Compromise Bill doomed to disappoint some
The careful new Bill adds little to the current legal position on abortion
Given its brevity and relative simplicity, the most surprising thing about the Protection of Life During Pregnancy Bill is that it took 21 years to draw up.
The Bill effectively codifies the judgments of the X case and the ABC case as well as taking account of the Constitution’s provisions on the right to life of the unborn. In doing so, it barely adds to, or subtracts from, the fundamentals of the official approach to the subject.
It is, therefore, doomed to disappoint those who, on the one hand, want to see abortion legislation liberalised and others who would like to roll back the limited circumstances under which abortion was legalised under article 40 of the Constitution through another referendum. Both these groups have raised their voices quickly and sharply in opposition, but this is in sharp contrast to the muted and even positive reaction from Fianna Fáil and Sinn Féin.
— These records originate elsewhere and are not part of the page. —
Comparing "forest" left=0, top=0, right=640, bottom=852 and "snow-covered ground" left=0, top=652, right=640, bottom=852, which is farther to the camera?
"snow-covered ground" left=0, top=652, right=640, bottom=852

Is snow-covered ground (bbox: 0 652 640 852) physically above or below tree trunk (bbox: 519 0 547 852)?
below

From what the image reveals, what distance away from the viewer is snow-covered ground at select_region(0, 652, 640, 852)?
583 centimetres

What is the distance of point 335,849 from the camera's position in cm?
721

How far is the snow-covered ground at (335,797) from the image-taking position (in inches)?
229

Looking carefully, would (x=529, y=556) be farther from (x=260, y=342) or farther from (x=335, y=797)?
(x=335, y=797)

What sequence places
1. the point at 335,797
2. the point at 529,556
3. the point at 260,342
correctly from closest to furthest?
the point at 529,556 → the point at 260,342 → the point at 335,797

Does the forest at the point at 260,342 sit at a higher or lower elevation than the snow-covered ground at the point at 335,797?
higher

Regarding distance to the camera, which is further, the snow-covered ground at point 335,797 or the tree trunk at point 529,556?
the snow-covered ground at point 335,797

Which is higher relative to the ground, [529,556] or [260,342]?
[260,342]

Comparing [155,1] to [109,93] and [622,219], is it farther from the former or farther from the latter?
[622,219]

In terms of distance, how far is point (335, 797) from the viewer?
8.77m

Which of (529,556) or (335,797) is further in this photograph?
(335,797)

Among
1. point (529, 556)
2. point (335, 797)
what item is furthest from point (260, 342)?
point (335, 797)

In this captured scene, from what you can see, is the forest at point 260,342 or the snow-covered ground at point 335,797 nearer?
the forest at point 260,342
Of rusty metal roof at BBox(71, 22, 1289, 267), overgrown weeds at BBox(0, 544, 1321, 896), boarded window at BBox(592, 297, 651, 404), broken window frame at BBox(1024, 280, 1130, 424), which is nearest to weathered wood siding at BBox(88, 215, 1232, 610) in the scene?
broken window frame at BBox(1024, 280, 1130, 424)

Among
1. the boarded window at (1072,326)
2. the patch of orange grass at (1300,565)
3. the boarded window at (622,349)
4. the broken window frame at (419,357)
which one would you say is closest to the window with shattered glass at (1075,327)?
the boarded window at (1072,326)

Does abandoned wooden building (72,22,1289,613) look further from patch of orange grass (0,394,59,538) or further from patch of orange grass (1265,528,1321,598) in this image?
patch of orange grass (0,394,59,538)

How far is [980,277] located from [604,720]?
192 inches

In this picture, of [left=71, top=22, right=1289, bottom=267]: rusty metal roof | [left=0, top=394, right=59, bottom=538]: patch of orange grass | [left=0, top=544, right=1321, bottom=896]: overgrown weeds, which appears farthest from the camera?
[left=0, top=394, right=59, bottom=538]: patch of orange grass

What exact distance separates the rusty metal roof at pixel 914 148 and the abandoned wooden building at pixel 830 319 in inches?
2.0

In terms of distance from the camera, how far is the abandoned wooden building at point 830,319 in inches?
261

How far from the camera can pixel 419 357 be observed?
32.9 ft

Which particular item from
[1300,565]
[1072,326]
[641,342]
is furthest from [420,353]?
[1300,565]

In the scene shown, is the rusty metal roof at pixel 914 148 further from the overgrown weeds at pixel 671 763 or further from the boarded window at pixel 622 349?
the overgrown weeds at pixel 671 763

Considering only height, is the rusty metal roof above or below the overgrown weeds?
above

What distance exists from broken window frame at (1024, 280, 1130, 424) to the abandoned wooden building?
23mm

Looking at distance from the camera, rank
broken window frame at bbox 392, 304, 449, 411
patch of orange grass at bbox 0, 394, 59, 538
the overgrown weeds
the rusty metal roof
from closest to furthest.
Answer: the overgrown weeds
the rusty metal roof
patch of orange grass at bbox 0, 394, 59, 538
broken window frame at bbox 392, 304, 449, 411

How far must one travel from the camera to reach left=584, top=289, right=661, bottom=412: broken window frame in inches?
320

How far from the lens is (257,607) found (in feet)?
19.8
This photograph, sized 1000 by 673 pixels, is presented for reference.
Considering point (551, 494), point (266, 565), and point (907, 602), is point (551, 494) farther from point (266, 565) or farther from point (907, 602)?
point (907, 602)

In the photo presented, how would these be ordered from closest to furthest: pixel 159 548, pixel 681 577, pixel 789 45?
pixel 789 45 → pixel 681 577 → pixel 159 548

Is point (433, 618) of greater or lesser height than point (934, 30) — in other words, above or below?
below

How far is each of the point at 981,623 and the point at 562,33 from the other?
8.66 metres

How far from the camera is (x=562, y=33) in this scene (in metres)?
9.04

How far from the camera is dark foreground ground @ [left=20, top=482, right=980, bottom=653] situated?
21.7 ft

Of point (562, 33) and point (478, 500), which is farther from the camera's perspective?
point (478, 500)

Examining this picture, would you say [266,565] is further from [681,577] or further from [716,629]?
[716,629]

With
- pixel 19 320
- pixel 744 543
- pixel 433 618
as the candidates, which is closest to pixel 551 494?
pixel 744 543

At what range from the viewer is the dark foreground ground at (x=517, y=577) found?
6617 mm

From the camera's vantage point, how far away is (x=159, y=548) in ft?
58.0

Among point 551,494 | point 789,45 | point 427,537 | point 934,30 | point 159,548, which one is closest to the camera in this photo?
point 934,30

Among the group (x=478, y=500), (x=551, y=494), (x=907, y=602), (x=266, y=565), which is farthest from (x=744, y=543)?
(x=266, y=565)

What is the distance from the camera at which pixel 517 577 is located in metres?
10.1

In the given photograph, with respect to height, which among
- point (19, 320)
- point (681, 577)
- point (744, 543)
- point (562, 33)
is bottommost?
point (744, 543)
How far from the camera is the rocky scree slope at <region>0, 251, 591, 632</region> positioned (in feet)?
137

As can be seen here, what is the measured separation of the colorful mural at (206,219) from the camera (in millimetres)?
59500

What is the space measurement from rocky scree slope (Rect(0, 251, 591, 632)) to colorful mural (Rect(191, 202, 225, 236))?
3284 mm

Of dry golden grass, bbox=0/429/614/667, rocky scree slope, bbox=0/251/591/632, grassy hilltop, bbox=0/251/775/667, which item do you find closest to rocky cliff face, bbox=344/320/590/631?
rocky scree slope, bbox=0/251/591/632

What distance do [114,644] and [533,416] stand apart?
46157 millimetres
‘Pall of uncertainty’ lifted
More importantly, the response from the obstetricians and psychiatrists who have to make the hard decisions about women’s access to terminations has been largely enthusiastic. Many professionals looked for clarity to guide them through what Tánaiste Eamon Gilmore called the “pall of uncertainty” on the issue over the past two decades. The Bill seems to deliver this in the form of a process for women seeking a termination when their life is threatened.
The process proposed is a compromise, particularly in relation to women looking for a termination due to suicidal ideation (or “self-destruction” as it is termed in the legislation). In medical emergencies, just one doctor will be able to decide a termination is justified, but where the threat of suicide is put forward, this number rises to three.
That will suffice where the panel gives the go-ahead, but where they issue a refusal the woman will have to appeal to a further three doctors, including two psychiatrists. There is no mention, however, of the woman having to be re-interviewed and an earlier suggestion that one of the doctors would have to be a perinatal psychiatrist has been dropped.
Labour TDs will be happy the model proposed follows the proposals of the Expert Group on Abortion report published last year, except in relation to suicidal ideation. The dropping of an intermediate review stage (before appeals) and the removal of the perinatal psychiatrist requirement has also pleased the party’s backbenchers.
The requirement that assessing doctors reach unanimity in their decisions is designed to assuage the concerns of some of the more vocal Fine Gael TDs. The renaming of the Bill – it was originally entitled the Protection of Maternal Life Bill – may also be a sop to this group.
One question which arises is whether it is constitutional to treat one group of women seeking a termination – those at risk of suicide – differently from other groups, eg, those with a life-threatening physical illness. Attorney General Máire Whelan is likely to have advised Cabinet on whether this disparity is justified because of the difficulty in objectively assessing mental health risk.
Also controversial is the lack of a cutoff point for terminations in the Bill, in terms of gestational age. Other jurisdictions have specific prohibitions on late abortions but, as Minister for Health James Reilly bluntly put it yesterday, there was “no way around” the existing law of the land and “you cannot put a time limit on a right”.
Less than meets the eye
In practical terms, however, there may be less to this than has been claimed on the pro-life side. The legislation requires doctors, in cases where the foetus may be viable outside the womb, to “make all efforts to sustain its life after delivery”. At the current state of medical practice, this could be as early as 22-23 weeks’ gestation.
This means, according to Dr Rhona Mahony, master of the National Maternity Hospital, that there is “no question” of late terminations being permitted under the Bill.
The proposed repeal of the sections of the Offence against the Person Act 1861 dealing with abortion has also attracted criticism from both sides of the debate. The Victorian penalty of penal servitude for life is being replaced with a 14-year jail term. The explanatory note to the legislation argues it would be inequitable to penalise the doctor performing an illegal termination but not the woman undergoing the procedure.
While the Bill deals with the challenges posed by the X case and ABC case, it has nothing to say about providing terminations for women who have been raped, or whose babies have a terminal foetal abnormality. Equally, it is hard to see how it would have made any difference in the case of Savita Halappanavar, accepting the analysis that her life wasn’t under threat at the time she sought a termination and that it was too late to save her life once the threat was identified.
Changing the law in these respects would require a constitutional referendum, something the current Government clearly isn’t interested in, or capable of, delivering.
Ministers yesterday said they believed the legislation would save women’s lives; pro-choice TD Clare Daly claimed it would put lives at risk. However, the most likely outcome is that women will continue to travel to the UK in their thousands rather than brave the bureaucracy proposed in the Bill.